Could you transcribe, word for word, the items from the line containing "Is (x=5, y=79)" through the end of the items, leaving the pictures out?

BEGIN Provided information

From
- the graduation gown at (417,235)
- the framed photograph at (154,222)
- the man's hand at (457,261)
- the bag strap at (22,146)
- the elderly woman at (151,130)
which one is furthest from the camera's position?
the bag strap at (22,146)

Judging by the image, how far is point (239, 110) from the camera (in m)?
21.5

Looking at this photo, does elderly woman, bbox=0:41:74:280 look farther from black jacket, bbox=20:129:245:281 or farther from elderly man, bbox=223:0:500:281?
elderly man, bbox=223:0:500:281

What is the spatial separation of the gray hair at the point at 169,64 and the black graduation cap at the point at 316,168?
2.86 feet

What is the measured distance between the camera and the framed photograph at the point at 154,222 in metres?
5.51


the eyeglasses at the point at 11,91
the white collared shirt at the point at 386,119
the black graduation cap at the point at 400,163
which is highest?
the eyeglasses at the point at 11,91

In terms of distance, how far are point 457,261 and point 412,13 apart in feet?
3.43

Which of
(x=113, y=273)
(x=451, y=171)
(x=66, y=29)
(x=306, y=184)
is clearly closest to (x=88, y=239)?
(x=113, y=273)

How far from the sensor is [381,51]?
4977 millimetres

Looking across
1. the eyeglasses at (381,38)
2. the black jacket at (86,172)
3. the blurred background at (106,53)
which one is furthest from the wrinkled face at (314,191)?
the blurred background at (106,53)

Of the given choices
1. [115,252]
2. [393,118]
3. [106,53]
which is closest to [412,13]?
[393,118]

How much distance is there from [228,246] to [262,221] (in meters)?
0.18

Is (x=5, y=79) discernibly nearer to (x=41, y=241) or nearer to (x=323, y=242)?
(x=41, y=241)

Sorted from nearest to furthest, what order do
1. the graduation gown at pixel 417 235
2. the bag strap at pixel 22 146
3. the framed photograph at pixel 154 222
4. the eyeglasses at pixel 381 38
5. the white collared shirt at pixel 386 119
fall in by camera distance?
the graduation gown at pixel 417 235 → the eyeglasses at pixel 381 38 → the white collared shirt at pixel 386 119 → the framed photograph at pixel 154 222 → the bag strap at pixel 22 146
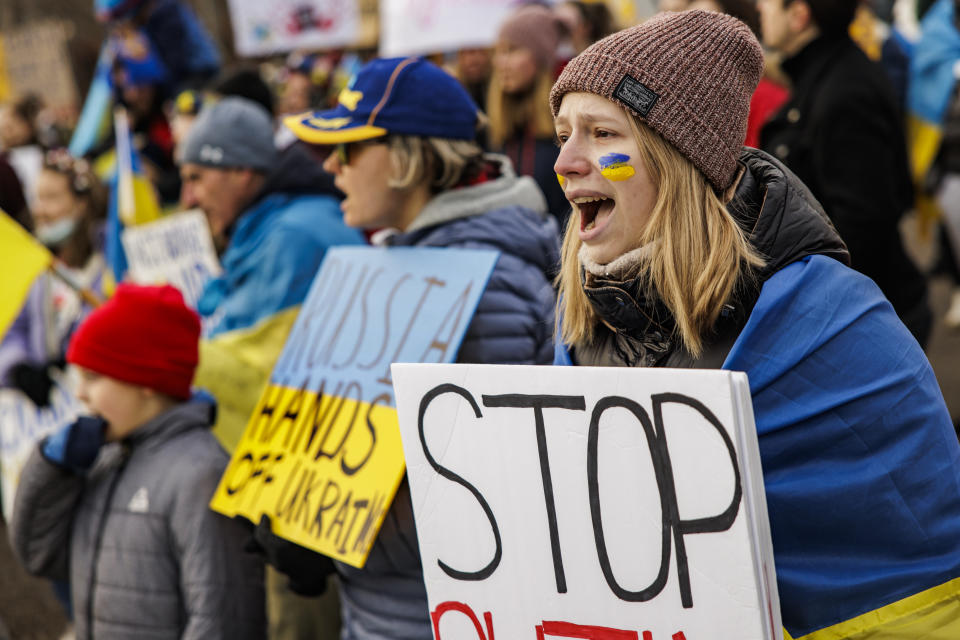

END Provided information

» **Exercise output**:
Is (x=5, y=79) discernibly nearer to (x=41, y=241) or nearer to (x=323, y=242)?
(x=41, y=241)

Sorted from nearest to furthest, what order do
1. the graduation gown at pixel 417 235
2. the bag strap at pixel 22 146
3. the framed photograph at pixel 154 222
4. the eyeglasses at pixel 381 38
5. the white collared shirt at pixel 386 119
fall in by camera distance?
the graduation gown at pixel 417 235 → the eyeglasses at pixel 381 38 → the white collared shirt at pixel 386 119 → the framed photograph at pixel 154 222 → the bag strap at pixel 22 146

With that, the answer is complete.